_Tugas Singkat_.
Sajikan sebagai daftar JSON berisi string semua baris materi di bawah, mulai dari baris yang memuat "In this visual" hingga baris yang memuat "Answer: point 114,35", termasuk kedua baris itu. Buat satu string untuk setiap baris dan lewati baris kosong.

_Materi yang Disediakan_.
####

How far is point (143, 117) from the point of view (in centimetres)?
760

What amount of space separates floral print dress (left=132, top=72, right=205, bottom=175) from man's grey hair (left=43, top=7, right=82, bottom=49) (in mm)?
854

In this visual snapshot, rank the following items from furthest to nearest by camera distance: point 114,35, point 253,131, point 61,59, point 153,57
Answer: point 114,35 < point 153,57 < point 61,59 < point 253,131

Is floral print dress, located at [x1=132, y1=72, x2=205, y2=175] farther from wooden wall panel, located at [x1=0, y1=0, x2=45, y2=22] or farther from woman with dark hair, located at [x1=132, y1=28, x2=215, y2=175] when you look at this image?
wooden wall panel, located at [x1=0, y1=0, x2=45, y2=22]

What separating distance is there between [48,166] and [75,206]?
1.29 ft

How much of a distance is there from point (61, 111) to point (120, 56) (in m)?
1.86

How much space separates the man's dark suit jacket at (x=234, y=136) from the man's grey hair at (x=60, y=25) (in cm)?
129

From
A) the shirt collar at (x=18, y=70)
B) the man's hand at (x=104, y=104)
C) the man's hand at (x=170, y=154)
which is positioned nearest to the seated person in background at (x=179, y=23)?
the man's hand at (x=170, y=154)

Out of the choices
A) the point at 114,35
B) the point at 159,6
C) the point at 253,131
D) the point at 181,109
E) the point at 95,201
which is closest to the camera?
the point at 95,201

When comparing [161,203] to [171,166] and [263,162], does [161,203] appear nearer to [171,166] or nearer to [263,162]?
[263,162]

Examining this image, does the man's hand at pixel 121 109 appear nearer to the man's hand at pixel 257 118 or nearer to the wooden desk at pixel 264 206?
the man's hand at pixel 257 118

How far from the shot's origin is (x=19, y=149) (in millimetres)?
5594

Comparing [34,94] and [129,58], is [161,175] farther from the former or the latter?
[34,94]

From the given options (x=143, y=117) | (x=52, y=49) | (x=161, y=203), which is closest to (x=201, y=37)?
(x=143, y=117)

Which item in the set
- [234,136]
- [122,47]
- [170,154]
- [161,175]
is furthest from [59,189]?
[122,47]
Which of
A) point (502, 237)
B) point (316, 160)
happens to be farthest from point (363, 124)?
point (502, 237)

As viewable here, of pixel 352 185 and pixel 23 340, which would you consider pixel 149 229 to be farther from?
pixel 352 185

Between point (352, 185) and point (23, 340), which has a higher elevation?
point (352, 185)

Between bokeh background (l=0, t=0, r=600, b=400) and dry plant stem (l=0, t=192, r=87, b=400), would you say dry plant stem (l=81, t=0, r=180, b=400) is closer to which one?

####

_Hasil Latihan_.
[
  "In this visual snapshot, rank the following items from furthest to nearest by camera distance: point 114,35, point 253,131, point 61,59, point 153,57",
  "Answer: point 114,35 < point 153,57 < point 61,59 < point 253,131"
]